While Roth's market research began with his own stomach, his instincts led him to a market niche that's expected to top $1 billion by 2001. Sales of "meat alternatives," which include things such as veggie burgers, tofu hot dogs and soy sausage, hit $334.8 million for the 12 months ended in February. That's up 32.5% from the previous year, according to Spence Information Resources, a San Francisco-based natural products market research firm.

It's a category that's catching on with aging carnivores, youthful animal lovers, vegetarians and other health-conscious consumers who want the guiltless pleasure of devouring something that tastes like meat but isn't. El Burrito Soyrizo contains no cholesterol and has about 60% fewer calories from fat than chorizo, but it costs about three times as much, retailing for about $3 a pound.

"These products are booming in the mass market because people are taking a more proactive approach to their health," said Karen Raterman, editor of Natural Foods Merchandiser magazine. "People are a lot more aware of the benefits of soy . . . and the products are better tasting" than they used to be.

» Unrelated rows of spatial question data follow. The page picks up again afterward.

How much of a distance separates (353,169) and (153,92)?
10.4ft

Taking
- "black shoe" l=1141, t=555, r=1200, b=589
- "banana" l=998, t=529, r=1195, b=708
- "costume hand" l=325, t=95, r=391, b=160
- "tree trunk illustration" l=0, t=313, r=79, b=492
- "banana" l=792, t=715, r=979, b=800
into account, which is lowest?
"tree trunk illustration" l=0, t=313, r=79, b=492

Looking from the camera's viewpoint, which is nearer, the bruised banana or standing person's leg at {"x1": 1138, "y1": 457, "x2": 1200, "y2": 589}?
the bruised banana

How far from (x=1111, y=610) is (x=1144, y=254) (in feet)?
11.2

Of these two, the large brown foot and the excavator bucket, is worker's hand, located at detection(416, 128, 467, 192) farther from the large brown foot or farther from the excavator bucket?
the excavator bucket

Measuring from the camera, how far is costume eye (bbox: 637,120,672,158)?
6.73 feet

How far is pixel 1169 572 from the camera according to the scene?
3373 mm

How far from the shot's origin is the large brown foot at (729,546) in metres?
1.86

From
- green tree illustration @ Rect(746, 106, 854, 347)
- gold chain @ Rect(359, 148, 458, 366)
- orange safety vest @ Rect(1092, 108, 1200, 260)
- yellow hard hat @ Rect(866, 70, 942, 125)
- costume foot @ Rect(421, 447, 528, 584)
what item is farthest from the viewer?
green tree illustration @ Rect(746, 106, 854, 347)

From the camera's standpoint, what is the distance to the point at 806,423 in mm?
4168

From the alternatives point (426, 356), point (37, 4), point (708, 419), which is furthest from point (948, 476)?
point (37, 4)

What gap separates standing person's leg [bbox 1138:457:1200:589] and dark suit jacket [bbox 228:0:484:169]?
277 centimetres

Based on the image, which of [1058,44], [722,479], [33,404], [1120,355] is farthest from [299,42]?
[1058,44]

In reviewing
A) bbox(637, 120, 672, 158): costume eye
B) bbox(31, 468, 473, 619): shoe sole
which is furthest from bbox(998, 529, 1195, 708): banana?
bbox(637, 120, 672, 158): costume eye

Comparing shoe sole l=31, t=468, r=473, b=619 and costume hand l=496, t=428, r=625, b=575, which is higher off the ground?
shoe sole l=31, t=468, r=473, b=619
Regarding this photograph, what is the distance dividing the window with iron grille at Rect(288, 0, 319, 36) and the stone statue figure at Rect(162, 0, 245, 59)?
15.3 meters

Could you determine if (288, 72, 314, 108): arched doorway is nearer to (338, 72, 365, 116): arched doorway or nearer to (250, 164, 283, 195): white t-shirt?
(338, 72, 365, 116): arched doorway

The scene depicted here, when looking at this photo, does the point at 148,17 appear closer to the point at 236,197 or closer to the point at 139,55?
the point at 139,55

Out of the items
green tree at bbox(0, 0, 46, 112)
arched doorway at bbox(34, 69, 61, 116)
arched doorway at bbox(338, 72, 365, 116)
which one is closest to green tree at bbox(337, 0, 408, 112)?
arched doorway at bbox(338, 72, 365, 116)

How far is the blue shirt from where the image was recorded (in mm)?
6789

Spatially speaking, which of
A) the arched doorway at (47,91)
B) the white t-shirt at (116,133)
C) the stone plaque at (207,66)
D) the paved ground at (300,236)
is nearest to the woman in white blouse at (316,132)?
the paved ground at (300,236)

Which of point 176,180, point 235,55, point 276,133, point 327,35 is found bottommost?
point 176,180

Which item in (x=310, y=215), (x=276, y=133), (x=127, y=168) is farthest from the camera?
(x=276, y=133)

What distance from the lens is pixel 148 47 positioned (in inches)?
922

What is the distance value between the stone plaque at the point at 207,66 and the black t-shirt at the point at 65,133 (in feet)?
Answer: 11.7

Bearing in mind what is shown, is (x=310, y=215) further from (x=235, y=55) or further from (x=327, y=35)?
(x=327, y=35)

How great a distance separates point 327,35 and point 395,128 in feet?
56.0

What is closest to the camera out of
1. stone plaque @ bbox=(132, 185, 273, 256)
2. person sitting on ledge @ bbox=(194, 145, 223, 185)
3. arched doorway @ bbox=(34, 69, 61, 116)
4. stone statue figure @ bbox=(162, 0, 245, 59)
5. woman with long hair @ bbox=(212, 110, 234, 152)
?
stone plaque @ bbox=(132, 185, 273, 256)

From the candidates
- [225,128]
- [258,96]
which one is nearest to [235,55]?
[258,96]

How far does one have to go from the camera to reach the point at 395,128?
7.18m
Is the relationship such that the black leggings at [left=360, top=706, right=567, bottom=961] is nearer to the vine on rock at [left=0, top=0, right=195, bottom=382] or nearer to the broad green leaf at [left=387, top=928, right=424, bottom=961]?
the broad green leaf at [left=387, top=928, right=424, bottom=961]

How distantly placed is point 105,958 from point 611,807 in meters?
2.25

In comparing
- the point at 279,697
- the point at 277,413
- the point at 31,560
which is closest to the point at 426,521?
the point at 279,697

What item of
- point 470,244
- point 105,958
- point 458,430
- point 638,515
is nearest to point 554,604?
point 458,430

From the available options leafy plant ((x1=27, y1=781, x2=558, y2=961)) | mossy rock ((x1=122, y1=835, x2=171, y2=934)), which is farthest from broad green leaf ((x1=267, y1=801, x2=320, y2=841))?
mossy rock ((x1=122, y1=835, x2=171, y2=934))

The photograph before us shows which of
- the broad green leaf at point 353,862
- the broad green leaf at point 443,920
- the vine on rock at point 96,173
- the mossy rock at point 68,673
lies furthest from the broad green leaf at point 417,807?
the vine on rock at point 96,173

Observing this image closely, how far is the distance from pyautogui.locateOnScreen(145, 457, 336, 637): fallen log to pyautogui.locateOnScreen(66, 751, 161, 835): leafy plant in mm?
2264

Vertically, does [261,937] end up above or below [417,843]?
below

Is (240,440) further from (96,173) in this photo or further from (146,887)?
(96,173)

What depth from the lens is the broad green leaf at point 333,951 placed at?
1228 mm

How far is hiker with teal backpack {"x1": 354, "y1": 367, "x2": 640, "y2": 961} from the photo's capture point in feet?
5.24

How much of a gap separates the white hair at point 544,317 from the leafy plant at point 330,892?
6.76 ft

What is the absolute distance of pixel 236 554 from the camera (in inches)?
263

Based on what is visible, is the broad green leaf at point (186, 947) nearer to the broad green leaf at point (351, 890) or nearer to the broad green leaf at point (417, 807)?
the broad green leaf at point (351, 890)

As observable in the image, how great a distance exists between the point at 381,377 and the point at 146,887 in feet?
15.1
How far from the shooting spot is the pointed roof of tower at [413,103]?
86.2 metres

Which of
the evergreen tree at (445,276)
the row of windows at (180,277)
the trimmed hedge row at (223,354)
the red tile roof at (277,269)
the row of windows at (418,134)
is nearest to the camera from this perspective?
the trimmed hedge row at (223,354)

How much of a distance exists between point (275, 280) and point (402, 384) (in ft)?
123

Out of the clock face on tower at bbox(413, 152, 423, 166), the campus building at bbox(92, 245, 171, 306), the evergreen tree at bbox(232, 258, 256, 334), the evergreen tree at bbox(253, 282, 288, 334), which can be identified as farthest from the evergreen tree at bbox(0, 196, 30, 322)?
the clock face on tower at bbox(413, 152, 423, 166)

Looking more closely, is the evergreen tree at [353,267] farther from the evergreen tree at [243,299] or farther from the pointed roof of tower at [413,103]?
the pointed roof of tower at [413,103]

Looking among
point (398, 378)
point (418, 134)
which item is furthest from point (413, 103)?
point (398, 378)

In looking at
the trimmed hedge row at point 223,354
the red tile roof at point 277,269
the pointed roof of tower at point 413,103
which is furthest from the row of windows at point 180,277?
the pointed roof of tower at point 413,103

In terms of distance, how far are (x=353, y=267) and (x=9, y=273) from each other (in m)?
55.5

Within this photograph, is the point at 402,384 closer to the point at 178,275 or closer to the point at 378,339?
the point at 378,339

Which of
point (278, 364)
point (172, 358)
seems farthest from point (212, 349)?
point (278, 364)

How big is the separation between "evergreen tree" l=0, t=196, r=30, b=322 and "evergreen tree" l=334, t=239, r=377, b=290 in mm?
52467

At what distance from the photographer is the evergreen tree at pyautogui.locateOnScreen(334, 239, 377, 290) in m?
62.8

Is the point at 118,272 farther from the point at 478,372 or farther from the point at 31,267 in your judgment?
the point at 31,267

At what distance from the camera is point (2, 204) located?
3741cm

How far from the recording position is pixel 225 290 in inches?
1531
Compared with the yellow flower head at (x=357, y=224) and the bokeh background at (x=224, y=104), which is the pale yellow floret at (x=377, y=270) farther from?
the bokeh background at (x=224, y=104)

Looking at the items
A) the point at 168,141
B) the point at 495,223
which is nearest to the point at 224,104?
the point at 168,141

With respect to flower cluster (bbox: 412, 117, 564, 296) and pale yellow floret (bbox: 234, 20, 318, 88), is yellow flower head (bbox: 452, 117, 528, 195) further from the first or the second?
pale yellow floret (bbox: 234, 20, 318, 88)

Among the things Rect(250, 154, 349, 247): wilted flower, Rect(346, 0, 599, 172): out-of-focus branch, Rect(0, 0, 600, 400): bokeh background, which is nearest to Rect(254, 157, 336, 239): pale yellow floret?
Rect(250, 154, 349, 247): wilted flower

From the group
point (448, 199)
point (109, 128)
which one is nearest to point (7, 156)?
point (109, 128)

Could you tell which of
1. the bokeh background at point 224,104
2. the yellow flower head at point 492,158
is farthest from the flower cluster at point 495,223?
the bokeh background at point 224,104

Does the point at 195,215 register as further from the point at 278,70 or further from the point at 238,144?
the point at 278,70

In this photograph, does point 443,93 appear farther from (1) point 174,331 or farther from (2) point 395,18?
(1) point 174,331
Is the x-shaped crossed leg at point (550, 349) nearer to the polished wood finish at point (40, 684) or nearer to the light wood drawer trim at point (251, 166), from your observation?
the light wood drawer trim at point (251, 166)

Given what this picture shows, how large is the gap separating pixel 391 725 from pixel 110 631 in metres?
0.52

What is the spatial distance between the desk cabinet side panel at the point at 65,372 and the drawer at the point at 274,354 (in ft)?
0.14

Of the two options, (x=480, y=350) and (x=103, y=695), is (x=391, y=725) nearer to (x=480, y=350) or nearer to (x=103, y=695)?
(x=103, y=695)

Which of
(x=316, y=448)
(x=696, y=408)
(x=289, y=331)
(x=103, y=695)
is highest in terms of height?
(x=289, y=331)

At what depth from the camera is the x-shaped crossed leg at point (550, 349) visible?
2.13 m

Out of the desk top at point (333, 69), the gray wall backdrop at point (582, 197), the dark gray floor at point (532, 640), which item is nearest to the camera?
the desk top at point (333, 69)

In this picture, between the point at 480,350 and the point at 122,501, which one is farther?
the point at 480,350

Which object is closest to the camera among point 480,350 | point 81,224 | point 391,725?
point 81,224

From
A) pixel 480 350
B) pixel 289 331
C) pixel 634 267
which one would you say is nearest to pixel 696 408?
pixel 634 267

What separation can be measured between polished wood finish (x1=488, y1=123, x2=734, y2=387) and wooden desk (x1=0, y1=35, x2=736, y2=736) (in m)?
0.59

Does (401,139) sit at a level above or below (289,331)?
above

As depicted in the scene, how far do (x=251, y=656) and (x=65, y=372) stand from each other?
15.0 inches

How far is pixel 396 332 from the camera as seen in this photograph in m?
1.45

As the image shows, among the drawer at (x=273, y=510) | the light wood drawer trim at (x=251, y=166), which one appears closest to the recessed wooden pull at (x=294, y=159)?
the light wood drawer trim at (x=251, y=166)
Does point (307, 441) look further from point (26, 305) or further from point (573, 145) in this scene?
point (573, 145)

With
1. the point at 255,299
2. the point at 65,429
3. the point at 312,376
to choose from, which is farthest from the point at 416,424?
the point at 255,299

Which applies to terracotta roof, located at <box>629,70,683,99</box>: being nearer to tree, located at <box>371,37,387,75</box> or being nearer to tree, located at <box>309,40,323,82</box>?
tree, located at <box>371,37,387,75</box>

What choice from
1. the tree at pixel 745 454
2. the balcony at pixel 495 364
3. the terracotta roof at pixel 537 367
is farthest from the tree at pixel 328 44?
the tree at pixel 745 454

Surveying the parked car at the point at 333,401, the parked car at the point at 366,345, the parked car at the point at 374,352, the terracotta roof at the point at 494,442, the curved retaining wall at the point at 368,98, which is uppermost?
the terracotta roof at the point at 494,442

Keeping an eye peeled for growing niche markets is nothing new to the enterprising Roth. The son of an immigrant Austrian grocer, the North Dakota native moved his family in 1960 to California, where he was struck by L.A.'s fast-growing Latino population.

So he bought an ailing El Monte supermarket in 1968 and stocked it with every Mexican item he could lay his hands on. Then he reached out to the surrounding Latino community. Roth didn't speak a lick of Spanish, but he knew enough about merchandising to double sales within the first month. He later would begin making fresh tortillas and salsa to supply his own customers and those of neighboring supermarkets in a seat-of-the-pants operation that eventually became El Burrito.

Roth had a lot of help with product development in those early years, when shoppers basically told him what to put into his salsa.

"Mrs. Garcia, Mrs. Hernandez, Mrs. Guerrero, everybody had a recipe," said Roth, recalling the days of chopping cilantro in the back of the supermarket, which he sold in 1987. "My customers really developed the product for me."

But Roth was on his own in concocting a meatless chorizo after he tasted and rejected other vegetarian brands on the market. Product development at big food manufacturers often involves scientists and fancy equipment. At El Burrito, tucked in the back of a cramped industrial park near a rail spur, the test kitchen was an 8-quart blender, a frying pan and a stomach strong enough to handle some of the early experiments.

"It had the consistency of oatmeal in the very beginning," admitted Roth, who began work on the soy chorizo in late 1995. "It was a lot of trial and error."

Protein-rich, low-fat soy was the logical foundation for a vegetarian chorizo. But finding a version that would mimic the color and texture of sausage proved to be an exacting chore. After a couple of dead-ends and a trip to Mexico to investigate a soy-based product made there, Roth latched onto dehydrated granules made by agribusiness giant Archer-Daniels-Midland Co.